What the task asks
Locate every line in the entries below that contains the word "closer" and copy each of those lines. Letter case matters.

Information supplied
-------------------------
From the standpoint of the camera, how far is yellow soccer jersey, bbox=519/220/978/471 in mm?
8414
-------------------------
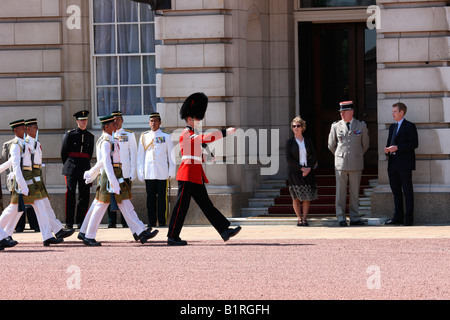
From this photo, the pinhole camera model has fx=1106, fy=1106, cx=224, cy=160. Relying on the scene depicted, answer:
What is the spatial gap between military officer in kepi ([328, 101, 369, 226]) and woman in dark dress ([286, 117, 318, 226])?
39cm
-------------------------
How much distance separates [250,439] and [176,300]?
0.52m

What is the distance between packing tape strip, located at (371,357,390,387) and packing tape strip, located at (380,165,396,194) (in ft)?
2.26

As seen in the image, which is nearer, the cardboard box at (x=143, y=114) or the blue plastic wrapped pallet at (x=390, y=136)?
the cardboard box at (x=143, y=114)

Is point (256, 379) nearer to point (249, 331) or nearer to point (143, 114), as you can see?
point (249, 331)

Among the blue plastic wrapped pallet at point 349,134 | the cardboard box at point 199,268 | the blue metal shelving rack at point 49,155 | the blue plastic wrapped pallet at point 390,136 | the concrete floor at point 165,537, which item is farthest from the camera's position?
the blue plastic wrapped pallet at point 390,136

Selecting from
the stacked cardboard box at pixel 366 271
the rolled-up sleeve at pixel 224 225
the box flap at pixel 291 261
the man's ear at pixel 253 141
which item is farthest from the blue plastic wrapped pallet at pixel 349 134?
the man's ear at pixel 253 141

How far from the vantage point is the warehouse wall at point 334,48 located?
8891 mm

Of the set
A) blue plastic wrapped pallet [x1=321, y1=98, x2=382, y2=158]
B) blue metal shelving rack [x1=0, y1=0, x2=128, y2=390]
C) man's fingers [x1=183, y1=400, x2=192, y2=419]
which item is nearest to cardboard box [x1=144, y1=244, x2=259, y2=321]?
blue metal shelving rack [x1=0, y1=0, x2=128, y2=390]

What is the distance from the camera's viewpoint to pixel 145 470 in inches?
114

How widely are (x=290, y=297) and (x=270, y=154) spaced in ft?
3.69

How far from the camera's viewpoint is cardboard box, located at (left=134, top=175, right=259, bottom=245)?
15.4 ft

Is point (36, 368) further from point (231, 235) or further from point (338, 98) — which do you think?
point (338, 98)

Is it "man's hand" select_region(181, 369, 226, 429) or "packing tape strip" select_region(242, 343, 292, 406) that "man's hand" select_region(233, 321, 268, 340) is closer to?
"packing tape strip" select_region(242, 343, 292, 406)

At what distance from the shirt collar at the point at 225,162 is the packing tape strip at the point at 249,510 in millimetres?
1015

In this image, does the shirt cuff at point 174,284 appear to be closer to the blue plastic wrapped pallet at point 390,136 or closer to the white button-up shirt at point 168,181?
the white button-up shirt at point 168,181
-------------------------
Result below
Is it "man's hand" select_region(181, 369, 226, 429) or "packing tape strip" select_region(242, 343, 292, 406) that "man's hand" select_region(233, 321, 268, 340) is closer to?
In this image, does the shirt cuff at point 174,284 appear to be closer to the blue plastic wrapped pallet at point 390,136 or closer to the white button-up shirt at point 168,181?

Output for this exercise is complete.